Australie : des centaines d’images privées de femmes journalistes publiées sur un forum ouvertement sexiste
Reporters sans frontières (RSF) condamne avec la plus grande fermeté l’existence de ce site web particulièrement choquant, symptomatique des discriminations persistantes dont sont l’objet les femmes dans les médias australiens. L’organisation appelle les autorités à entamer une réflexion pour y mettre un terme.
“Superbes nichons”... “C’est le moment de changer l’angle de la caméra, histoire qu’on voit un peu plus de jambe”... C’est le type de commentaires, particulièrement peu amènes, qui accompagnent la publication, sur un forum australien administré depuis la République tchèque, de milliers de photos de journalistes femmes. Plusieurs centaines d’entre elles sont représentées sur ce site, qui compte plus de 80.000 membres. Les clichés publiés sont soit issus de captures d’écran vidéo, soit détournés depuis les comptes privés des journalistes sur les réseaux sociaux.
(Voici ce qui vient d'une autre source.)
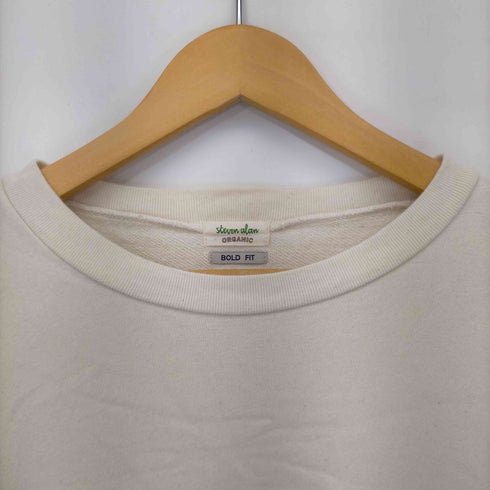 スティーブンアラン Steven Alan ORGANIC URAKE LONG SLEEVE/スウェット メンズ JPN:XL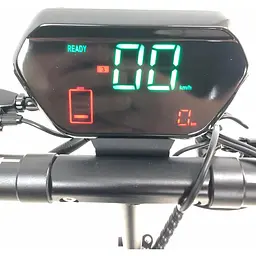 Електросамокат Tesla 10000 NEW (1000W, 48V, 21Ah) Чорний - мініатюра 6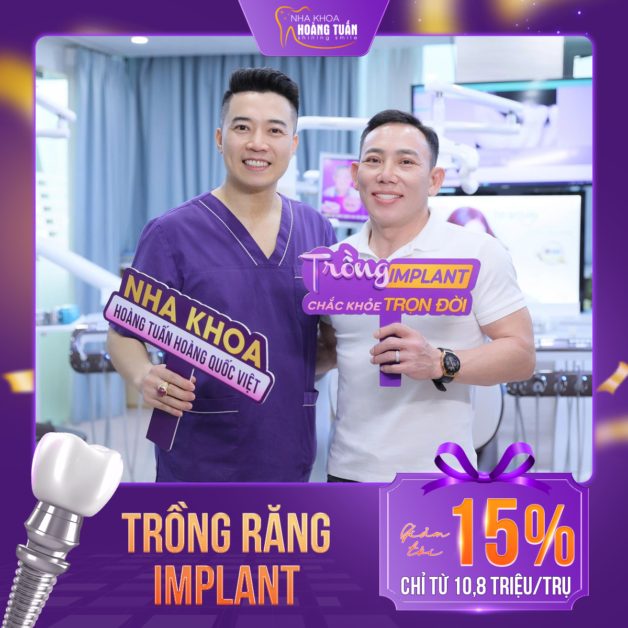 Trồng răng Implant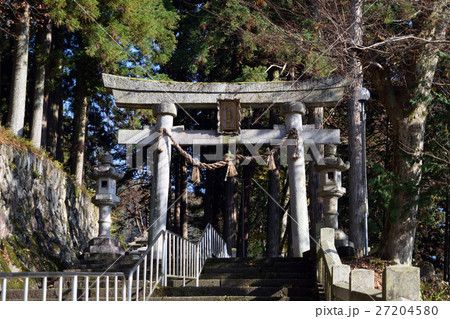 岐阜県　飛騨市　気多若宮(けたわかみや)神社　映画「君の名は」の聖地巡礼地 27204580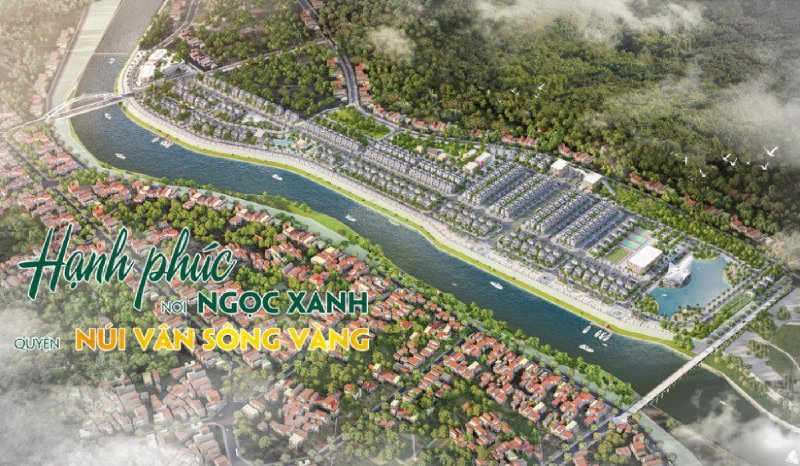 Đất mặt phố trung tâm huyện Thanh Sơn. dự án Thanh Sơn Riverside giá 17tr/m2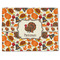 Traditional Thanksgiving Linen Placemat - Front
C’est la journaliste Lily Cardis qui a révélé, le 29 mai sur Twitter, qu’elle avait remarqué l’existence d’un compte Instagram dont la seule activité consiste à recueillir photos et vidéos de femmes journalistes pour les publier sur le forum. Assez vite, d’autres reporters, ainsi que le bureau australien du Guardian, ont identifié une quinzaine de comptes sur les réseaux sociaux ou sur Youtube, qui ont la même finalité.
Remarques graveleuses
Reportrice pour l’Australian Broadcasting Corporation (ABC), l’audiovisuel public australien, Lily Mayers a découvert que des clichés privés, la représentant en maillot de bain sur une plage, circulaient sur le forum. Journaliste pour la chaîne Network 10, Antoinette Lattouf a elle aussi remarqué sur le site, pêle-mêle, la publication d’une vidéo privée prise à son domicile, ainsi qu’une photo d’elle couvrant la prise d’otage terroriste de décembre 2014 à Sydney, dont les seuls commentaires se limitent à son apparence physique, avec force remarques graveleuses.
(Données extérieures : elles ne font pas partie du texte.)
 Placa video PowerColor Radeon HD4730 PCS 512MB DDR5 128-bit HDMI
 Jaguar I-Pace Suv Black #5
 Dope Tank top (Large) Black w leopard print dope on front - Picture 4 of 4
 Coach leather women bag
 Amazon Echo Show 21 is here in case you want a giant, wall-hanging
“Il est extrêmement choquant de découvrir l’existence de ce forum, où les femmes journalistes sont réduites à l’état d’objet sexuel, avec un mépris révoltant pour leur professionnalisme, déclare Daniel Bastard, responsable du bureau Asie-Pacifique de RSF. Nous appelons la ministre australienne des Femmes, Marise Payne, à se saisir de cette sordide affaire afin d’entamer une réflexion sur la façon dont sont traitées les femmes journalistes dans son pays.”
En septembre 2019, la Media, Entertainment and Arts Alliance (MEEA), la principale organisation de défense des droits des journalistes en Australie, a publié un rapport sur les femmes dans les médias intitulé “Les potes plutôt que le mérite” (“Mates over Merit”). Ce titre résume une situation où la part des femmes se réduit extrêmement vite au fur et à mesure que l’on monte dans la chaîne hiérarchiques des organes de presse. Beaucoup de femme se disent d’ailleurs victimes d’âgisme à partir de quarante ans.
Harcèlement
Le rapport révèle également que 41% des journalistes ont été visées par des campagnes de harcèlement en ligne ; une proportion qui monte à 48% pour les femmes qui ont fait l’expérience d’intimidation ou de harcèlement sexuel direct, au sein des rédactions pour lesquelles elles travaillent. On découvre aussi la persistance d’un écart de salaire hommes-femmes de 23,3%. Et, concernant les politiques de lutte contre ces discriminations, 89% des journalistes interrogées estiment qu’elles sont peu ou pas efficaces.
En chute de cinq places par rapport à 2019, l’Australie se situe à la 26e place sur 180 pays dans le nouveau Classement mondial pour la liberté de la presse établi par RSF.